> WORK REQUEST:
Please write out exactly the lines of the data below from the line holding "Tanzania, site H06, 2010-10-30" through the line holding "New Zealand, site Z20_3II163, 2022-04-03", and leave out the rest.

(Stored data)

--------

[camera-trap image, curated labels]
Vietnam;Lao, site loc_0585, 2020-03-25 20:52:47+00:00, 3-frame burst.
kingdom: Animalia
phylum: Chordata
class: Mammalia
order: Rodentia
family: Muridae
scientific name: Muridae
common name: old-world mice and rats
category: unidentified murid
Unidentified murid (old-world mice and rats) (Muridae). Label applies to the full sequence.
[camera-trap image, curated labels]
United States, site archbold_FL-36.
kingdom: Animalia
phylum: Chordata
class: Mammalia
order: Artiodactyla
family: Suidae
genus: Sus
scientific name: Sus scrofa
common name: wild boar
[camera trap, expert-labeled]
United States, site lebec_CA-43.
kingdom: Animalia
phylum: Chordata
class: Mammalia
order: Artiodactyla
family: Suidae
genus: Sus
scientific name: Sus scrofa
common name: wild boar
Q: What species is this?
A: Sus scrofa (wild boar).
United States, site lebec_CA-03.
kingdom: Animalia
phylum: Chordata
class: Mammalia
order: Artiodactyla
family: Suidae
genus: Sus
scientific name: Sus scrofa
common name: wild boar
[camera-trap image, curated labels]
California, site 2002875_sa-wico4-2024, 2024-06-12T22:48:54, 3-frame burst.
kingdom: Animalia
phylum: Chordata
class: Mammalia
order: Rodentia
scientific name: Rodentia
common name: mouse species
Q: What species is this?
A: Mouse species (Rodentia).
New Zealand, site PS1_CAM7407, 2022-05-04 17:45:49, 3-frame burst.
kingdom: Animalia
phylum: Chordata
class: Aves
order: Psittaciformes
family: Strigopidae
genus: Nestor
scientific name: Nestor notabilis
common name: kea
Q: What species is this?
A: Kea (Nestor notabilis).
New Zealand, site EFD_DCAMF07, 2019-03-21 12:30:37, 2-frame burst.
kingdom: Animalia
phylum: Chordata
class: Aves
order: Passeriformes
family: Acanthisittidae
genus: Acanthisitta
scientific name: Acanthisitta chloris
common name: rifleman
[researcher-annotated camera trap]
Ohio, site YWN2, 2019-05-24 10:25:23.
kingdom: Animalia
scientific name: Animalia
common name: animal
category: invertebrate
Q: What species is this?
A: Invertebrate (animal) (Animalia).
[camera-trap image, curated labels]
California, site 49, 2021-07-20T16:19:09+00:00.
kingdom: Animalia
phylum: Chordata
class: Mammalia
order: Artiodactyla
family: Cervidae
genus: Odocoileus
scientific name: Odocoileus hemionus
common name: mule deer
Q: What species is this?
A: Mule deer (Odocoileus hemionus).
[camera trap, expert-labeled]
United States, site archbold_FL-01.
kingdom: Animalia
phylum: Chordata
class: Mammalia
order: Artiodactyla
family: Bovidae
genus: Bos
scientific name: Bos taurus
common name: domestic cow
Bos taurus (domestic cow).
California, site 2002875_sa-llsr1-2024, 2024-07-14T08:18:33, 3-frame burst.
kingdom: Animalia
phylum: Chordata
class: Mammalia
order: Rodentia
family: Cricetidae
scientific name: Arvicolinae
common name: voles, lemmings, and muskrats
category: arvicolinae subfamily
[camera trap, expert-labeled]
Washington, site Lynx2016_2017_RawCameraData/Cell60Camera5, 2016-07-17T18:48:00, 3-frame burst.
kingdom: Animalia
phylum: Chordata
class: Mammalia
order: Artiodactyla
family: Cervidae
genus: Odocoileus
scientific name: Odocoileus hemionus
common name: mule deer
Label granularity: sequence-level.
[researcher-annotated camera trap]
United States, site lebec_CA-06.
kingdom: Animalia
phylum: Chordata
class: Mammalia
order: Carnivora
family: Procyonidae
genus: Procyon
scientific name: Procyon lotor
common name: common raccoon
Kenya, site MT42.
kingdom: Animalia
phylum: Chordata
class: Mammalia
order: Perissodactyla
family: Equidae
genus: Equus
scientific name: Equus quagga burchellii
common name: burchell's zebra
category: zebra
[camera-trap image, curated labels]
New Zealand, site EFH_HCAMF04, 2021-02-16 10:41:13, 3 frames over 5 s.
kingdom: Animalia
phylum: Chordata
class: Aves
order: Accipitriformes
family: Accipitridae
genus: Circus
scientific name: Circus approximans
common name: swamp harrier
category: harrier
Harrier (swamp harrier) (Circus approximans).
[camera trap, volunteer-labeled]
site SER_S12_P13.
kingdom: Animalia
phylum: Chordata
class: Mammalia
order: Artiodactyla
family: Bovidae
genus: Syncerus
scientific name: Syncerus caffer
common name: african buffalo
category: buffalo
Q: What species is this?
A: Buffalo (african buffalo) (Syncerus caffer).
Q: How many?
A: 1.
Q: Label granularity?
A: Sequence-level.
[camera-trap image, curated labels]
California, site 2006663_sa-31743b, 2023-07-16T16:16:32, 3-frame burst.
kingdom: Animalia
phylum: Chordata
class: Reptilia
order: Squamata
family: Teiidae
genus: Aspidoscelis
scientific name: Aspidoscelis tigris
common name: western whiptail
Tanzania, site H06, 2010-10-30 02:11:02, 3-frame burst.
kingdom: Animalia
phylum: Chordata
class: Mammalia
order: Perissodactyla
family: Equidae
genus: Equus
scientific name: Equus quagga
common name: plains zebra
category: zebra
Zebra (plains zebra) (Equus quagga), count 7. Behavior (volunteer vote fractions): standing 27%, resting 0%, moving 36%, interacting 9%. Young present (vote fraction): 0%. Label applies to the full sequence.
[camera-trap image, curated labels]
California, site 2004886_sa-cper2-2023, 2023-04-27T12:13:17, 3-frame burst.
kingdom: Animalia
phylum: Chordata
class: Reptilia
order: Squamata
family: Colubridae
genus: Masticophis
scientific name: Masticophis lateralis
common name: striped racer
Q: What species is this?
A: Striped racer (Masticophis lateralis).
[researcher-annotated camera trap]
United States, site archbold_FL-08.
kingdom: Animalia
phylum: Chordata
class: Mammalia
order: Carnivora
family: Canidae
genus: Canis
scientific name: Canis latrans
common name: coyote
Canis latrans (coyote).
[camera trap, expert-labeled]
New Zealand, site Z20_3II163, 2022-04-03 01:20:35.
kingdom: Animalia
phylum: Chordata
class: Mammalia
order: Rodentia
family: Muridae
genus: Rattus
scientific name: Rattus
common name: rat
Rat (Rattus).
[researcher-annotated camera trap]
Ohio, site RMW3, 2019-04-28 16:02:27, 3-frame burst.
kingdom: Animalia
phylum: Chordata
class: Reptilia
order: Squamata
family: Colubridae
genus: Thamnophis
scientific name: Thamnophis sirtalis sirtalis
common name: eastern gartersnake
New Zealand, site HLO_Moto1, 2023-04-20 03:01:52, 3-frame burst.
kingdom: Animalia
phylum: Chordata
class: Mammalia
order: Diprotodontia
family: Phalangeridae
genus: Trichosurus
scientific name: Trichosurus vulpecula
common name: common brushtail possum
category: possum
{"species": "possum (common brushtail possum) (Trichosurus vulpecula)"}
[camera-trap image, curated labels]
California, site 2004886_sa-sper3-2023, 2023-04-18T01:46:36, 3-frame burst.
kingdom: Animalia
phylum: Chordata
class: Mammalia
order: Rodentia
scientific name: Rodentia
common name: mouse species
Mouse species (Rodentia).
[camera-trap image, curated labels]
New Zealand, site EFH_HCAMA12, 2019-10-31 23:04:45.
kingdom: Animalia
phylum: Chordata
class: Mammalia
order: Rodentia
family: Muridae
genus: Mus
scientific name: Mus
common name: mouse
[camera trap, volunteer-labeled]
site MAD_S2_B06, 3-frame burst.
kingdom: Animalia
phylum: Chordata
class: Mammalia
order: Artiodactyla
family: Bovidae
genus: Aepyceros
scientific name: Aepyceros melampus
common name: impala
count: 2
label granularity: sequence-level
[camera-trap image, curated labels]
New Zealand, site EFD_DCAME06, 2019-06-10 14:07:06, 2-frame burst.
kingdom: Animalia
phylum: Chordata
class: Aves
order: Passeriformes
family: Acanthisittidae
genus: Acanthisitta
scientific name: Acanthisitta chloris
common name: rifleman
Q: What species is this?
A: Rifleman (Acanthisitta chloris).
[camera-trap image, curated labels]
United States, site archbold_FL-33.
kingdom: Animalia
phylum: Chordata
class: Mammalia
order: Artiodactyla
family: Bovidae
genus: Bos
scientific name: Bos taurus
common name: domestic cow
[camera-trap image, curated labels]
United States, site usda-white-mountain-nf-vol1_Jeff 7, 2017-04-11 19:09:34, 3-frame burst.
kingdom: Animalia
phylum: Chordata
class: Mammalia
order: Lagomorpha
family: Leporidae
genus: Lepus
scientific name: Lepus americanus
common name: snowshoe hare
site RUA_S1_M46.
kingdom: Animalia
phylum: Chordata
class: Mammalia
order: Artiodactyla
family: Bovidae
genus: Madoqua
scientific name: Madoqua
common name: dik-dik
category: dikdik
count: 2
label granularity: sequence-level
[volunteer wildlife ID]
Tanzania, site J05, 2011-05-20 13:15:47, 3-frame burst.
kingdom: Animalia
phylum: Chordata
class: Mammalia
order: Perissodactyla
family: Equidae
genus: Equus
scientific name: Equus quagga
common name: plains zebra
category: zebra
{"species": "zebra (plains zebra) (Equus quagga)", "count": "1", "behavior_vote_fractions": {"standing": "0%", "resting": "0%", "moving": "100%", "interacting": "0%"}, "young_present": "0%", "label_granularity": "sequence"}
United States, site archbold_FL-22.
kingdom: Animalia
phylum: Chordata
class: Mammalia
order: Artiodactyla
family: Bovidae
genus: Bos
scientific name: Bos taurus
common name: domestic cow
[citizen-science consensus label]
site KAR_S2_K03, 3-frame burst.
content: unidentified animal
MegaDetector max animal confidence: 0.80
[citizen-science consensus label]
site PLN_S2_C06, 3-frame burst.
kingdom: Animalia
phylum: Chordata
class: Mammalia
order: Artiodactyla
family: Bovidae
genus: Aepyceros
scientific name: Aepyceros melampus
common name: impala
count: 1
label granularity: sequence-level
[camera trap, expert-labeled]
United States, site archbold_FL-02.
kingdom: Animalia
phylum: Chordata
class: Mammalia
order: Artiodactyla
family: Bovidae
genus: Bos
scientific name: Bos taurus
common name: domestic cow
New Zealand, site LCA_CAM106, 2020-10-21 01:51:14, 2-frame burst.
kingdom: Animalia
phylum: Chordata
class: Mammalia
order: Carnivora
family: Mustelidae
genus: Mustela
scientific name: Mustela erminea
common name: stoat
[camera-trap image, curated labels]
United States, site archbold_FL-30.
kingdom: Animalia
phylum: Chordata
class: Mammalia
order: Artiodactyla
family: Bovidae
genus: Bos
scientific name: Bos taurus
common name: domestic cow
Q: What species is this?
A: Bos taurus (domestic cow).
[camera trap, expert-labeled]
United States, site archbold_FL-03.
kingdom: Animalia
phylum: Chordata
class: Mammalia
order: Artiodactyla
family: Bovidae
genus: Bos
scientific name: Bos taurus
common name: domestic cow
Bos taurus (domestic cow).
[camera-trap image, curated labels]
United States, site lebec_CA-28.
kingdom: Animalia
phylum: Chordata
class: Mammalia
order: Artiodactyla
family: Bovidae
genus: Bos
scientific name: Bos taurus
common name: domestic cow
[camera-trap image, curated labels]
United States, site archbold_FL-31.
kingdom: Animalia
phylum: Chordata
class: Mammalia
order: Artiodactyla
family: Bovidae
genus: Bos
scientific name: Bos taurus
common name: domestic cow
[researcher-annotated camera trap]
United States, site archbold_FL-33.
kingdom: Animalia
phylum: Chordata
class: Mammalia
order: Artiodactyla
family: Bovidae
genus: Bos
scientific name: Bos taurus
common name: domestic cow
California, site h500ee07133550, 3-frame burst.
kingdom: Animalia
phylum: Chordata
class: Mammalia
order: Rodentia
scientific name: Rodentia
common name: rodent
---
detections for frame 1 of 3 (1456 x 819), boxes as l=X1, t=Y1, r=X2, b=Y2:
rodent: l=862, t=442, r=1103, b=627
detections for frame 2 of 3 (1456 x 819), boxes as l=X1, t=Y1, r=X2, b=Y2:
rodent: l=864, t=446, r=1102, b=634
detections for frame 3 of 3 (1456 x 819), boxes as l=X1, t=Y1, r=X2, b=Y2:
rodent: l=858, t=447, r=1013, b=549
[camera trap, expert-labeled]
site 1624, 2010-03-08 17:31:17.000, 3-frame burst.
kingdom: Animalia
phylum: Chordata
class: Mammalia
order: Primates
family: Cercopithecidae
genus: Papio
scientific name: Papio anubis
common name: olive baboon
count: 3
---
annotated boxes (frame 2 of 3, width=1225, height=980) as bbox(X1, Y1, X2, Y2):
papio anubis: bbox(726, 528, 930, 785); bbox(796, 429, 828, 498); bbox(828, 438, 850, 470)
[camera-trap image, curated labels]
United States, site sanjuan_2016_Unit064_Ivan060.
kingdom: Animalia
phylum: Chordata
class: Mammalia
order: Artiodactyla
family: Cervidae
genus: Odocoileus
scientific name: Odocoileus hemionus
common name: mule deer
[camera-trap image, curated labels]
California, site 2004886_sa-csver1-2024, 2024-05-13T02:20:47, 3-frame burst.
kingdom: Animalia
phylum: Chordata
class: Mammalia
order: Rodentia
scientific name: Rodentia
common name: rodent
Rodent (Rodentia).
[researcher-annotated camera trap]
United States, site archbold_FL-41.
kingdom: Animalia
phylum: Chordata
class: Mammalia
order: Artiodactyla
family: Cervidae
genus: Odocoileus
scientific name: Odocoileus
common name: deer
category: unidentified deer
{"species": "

--------

> PROBLEM SOLUTION:
Tanzania, site H06, 2010-10-30 02:11:02, 3-frame burst.
kingdom: Animalia
phylum: Chordata
class: Mammalia
order: Perissodactyla
family: Equidae
genus: Equus
scientific name: Equus quagga
common name: plains zebra
category: zebra
Zebra (plains zebra) (Equus quagga), count 7. Behavior (volunteer vote fractions): standing 27%, resting 0%, moving 36%, interacting 9%. Young present (vote fraction): 0%. Label applies to the full sequence.
[camera-trap image, curated labels]
California, site 2004886_sa-cper2-2023, 2023-04-27T12:13:17, 3-frame burst.
kingdom: Animalia
phylum: Chordata
class: Reptilia
order: Squamata
family: Colubridae
genus: Masticophis
scientific name: Masticophis lateralis
common name: striped racer
Q: What species is this?
A: Striped racer (Masticophis lateralis).
[researcher-annotated camera trap]
United States, site archbold_FL-08.
kingdom: Animalia
phylum: Chordata
class: Mammalia
order: Carnivora
family: Canidae
genus: Canis
scientific name: Canis latrans
common name: coyote
Canis latrans (coyote).
[camera trap, expert-labeled]
New Zealand, site Z20_3II163, 2022-04-03 01:20:35.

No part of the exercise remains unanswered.